What you are asked to do -
Could you write out every entry exactly as it stands?

[Items listed in a dataset]
%%

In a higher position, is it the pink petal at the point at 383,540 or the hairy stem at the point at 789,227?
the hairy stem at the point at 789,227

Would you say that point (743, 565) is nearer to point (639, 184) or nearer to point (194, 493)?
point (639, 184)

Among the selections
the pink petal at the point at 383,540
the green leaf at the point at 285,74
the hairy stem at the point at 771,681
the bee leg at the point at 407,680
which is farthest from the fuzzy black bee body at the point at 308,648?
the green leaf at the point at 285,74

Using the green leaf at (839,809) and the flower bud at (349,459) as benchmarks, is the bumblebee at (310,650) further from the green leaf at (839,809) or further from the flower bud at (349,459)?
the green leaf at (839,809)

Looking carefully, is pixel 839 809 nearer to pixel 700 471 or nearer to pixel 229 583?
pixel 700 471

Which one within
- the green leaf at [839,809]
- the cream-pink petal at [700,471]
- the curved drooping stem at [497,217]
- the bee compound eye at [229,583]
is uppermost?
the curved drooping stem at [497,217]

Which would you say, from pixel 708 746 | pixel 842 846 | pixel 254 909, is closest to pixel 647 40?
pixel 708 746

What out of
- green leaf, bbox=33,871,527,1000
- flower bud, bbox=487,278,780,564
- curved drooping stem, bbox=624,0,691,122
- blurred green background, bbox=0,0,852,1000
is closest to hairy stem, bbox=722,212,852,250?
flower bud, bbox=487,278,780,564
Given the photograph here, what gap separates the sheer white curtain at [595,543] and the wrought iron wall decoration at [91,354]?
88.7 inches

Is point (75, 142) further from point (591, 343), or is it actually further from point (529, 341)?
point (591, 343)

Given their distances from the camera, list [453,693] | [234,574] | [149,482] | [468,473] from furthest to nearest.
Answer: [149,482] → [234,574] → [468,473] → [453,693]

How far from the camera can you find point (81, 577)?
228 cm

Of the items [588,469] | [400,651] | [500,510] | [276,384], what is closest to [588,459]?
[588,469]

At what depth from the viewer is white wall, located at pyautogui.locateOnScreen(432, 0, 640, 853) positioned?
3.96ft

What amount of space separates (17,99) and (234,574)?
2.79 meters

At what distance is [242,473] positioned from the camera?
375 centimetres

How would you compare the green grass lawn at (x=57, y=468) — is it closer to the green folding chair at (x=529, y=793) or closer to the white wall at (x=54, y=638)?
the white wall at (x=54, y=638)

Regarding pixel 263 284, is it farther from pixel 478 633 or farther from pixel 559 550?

%%

Right answer -
In a higher position, is it the pink petal at the point at 383,540 or the hairy stem at the point at 789,227?
the hairy stem at the point at 789,227

Would you say that point (743, 565) is nearer to point (639, 184) or nearer to point (194, 493)?
point (639, 184)

Among the selections
the pink petal at the point at 383,540
the green leaf at the point at 285,74
the hairy stem at the point at 771,681
the bee leg at the point at 407,680
which is farthest from the fuzzy black bee body at the point at 308,648?
the green leaf at the point at 285,74

Using the green leaf at (839,809) and the flower bud at (349,459) as benchmarks, is the bumblebee at (310,650) further from the green leaf at (839,809) or further from the flower bud at (349,459)?
the green leaf at (839,809)

Looking carefully, is pixel 839 809 nearer to pixel 700 471 or nearer to pixel 229 583?
pixel 700 471

Which one within
- the green leaf at [839,809]
- the cream-pink petal at [700,471]
- the curved drooping stem at [497,217]
- the bee compound eye at [229,583]
is uppermost?
the curved drooping stem at [497,217]

Which would you say, from pixel 708 746 | pixel 842 846 | pixel 254 909, is closest to pixel 647 40?
pixel 708 746

What out of
- green leaf, bbox=33,871,527,1000
- flower bud, bbox=487,278,780,564
- curved drooping stem, bbox=624,0,691,122
- blurred green background, bbox=0,0,852,1000
is closest to hairy stem, bbox=722,212,852,250?
flower bud, bbox=487,278,780,564
Given the photograph here, what gap separates the sheer white curtain at [595,543] and the wrought iron wall decoration at [91,354]?
88.7 inches

Is point (75, 142) further from point (591, 343), or is it actually further from point (529, 341)?
point (591, 343)

Given their distances from the camera, list [453,693] | [234,574] | [149,482] | [468,473] from furthest to nearest.
Answer: [149,482] → [234,574] → [468,473] → [453,693]

How far from the camera can you find point (81, 577)?
228 cm

Of the items [588,469] | [400,651] | [500,510] | [276,384], what is closest to [588,459]?
[588,469]

At what depth from the viewer is white wall, located at pyautogui.locateOnScreen(432, 0, 640, 853) positioned?
3.96ft

What amount of space separates (17,99) and (234,574)?
2.79 meters

At what distance is [242,473] positioned from the camera?
375 centimetres

How would you compare the green grass lawn at (x=57, y=468) — is it closer to the green folding chair at (x=529, y=793) or closer to the white wall at (x=54, y=638)?
the white wall at (x=54, y=638)

Regarding pixel 263 284, is it farther from pixel 478 633 or farther from pixel 559 550?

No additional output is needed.